Had Mitchell’s design been completed, its size would certainly have put his company well ahead of other large flying-boat contenders: it was to have a wingspan sixty-five feet more than the contemporary six-engined Short Sarafand and nearly three feet more than that of the Dornier X. About this time, there was another very large, seven-engined aircraft – the K-7 designed by Constantin Kalinin – which, interestingly, also featured an early example of the elliptical wing. It should, however, be pointed out that, whilst the Russian plane has always attracted the attention of air historians because of its size (and because it flew), Mitchell’s projected machine would have had a wingspan ten feet greater. With a wingspan of 185 feet, its name ‘Giant’ was therefore appropriate and it would have represented a significant departure from the almost universal formula of braced, fabric-covered biplanes.

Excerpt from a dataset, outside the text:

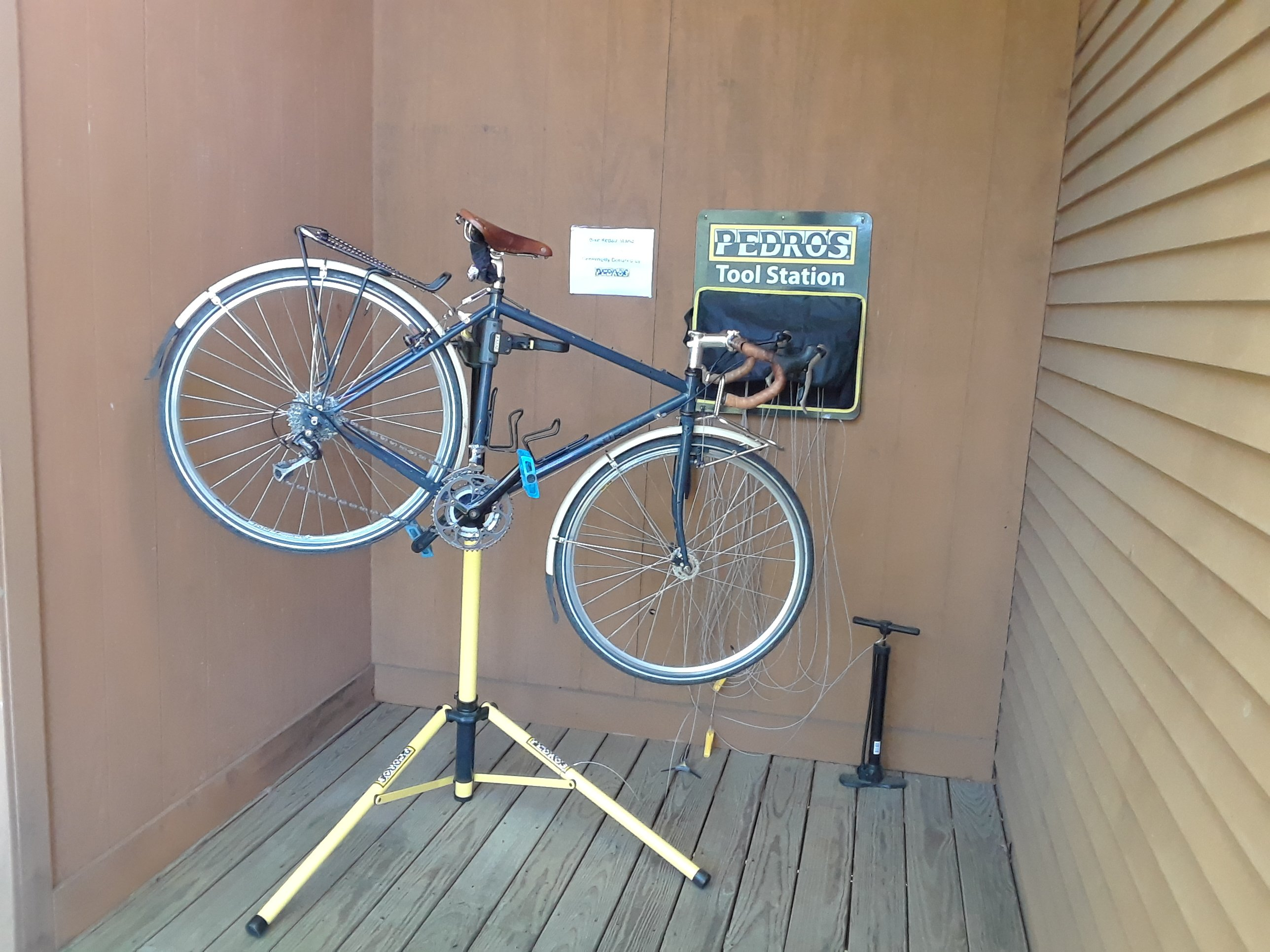 Bicycle repair stand and tool kit at our hotel.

Nearly a year later, the rather untidy general arrangement with three rows of forward-facing engines was revised, whereby two inner nacelles now housed two engines apiece, facing fore and aft, and two outer nacelles had a single engine each, driving a tractor propeller. Rolls-Royce steam-cooled engines were now proposed, with the leading edge of the wing used as a steam condenser for the cooling system, a variation on the wing surface radiator system of the S.5 and 6 types. The three rudders were to be replaced by a single one and an auxiliary tailplane was to be mounted above the main unit; additionally, the passenger seating in the wings was to be eliminated in order to accommodate the evaporative cooling system. Mitchell had also decided upon a return to conventional wing-tip floats instead of the high-drag sponson-type arrangement.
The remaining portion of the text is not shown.